▸ **Records from a data source**
------

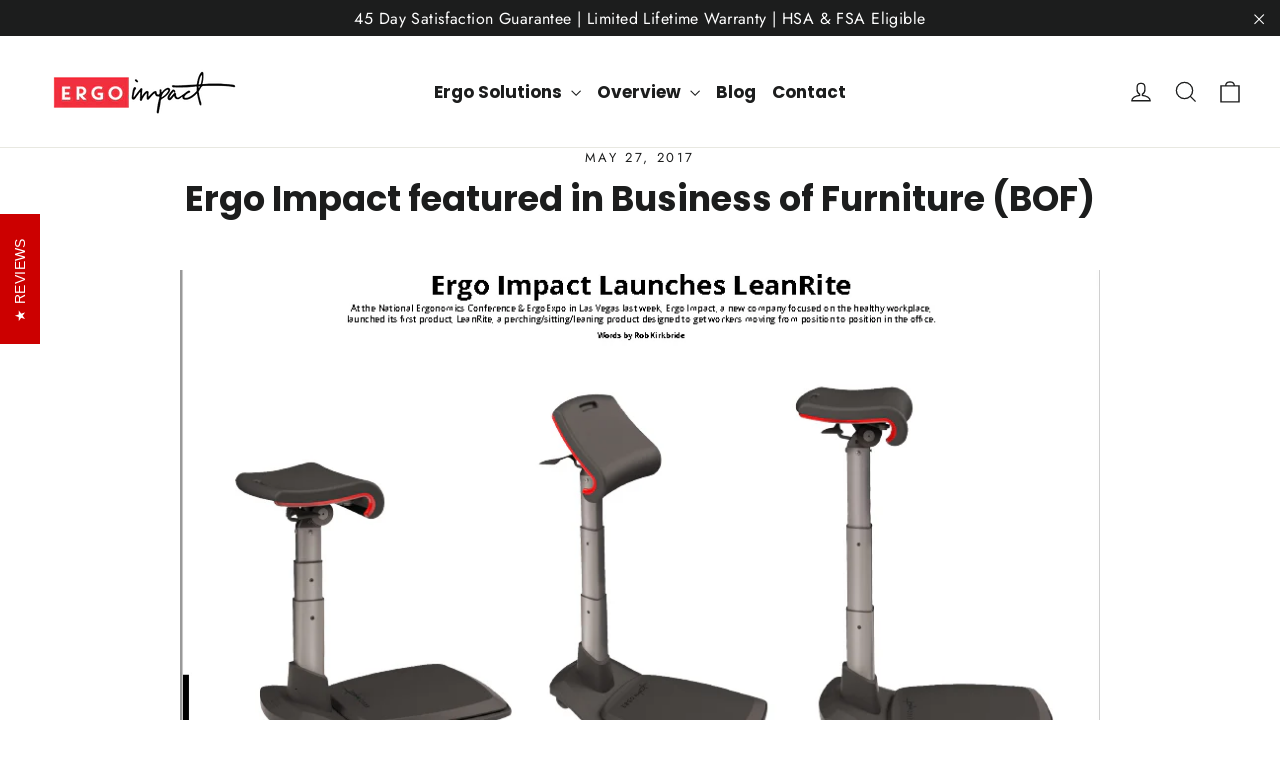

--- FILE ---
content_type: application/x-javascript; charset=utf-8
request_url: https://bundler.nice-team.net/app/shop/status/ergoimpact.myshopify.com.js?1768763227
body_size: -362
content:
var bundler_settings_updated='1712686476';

------

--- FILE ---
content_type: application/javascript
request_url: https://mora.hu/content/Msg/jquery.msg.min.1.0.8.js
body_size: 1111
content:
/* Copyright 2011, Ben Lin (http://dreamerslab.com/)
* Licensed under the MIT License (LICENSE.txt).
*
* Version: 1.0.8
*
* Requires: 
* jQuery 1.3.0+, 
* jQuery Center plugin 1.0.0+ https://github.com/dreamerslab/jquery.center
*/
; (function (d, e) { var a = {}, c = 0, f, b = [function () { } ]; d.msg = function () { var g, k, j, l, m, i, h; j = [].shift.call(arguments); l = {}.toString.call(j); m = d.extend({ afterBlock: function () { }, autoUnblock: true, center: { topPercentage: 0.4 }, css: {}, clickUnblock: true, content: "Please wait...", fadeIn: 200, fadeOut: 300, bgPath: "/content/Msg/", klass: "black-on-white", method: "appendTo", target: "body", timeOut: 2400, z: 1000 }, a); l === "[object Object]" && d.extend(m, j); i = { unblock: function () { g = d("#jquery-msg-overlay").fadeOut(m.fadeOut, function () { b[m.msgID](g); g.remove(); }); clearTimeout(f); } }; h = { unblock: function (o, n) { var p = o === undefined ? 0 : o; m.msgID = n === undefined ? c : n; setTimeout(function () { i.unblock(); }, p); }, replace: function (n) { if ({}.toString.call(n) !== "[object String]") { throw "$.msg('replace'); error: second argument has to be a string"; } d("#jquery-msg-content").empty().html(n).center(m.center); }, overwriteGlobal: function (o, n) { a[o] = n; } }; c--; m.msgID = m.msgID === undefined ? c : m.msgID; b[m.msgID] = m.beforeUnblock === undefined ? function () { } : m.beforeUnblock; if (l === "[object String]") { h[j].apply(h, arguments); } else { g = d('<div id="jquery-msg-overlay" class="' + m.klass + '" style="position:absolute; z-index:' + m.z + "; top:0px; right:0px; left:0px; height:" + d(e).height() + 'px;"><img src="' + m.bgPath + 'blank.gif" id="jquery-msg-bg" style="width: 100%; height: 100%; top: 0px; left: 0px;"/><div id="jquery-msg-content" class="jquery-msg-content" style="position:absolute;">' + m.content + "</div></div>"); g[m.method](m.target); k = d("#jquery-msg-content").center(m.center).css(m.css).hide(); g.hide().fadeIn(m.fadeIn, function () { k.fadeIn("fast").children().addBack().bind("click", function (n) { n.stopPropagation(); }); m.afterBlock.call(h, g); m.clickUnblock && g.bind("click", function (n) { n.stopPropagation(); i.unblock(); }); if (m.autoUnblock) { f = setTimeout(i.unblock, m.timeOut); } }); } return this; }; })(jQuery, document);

------

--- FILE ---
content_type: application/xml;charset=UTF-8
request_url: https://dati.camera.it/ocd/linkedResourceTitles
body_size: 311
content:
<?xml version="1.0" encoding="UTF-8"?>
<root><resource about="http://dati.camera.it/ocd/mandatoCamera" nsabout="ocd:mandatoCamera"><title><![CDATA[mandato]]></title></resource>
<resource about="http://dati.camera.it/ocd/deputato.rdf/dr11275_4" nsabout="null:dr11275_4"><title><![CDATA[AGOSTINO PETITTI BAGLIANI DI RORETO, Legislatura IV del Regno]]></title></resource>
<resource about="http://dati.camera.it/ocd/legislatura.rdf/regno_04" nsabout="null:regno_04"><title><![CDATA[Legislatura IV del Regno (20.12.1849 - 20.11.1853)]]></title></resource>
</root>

------

▸ **Aim of the task**
Count the lines in the entries above where the string "CDATA" shows up, and give that number only.

▸ **Answer section**
3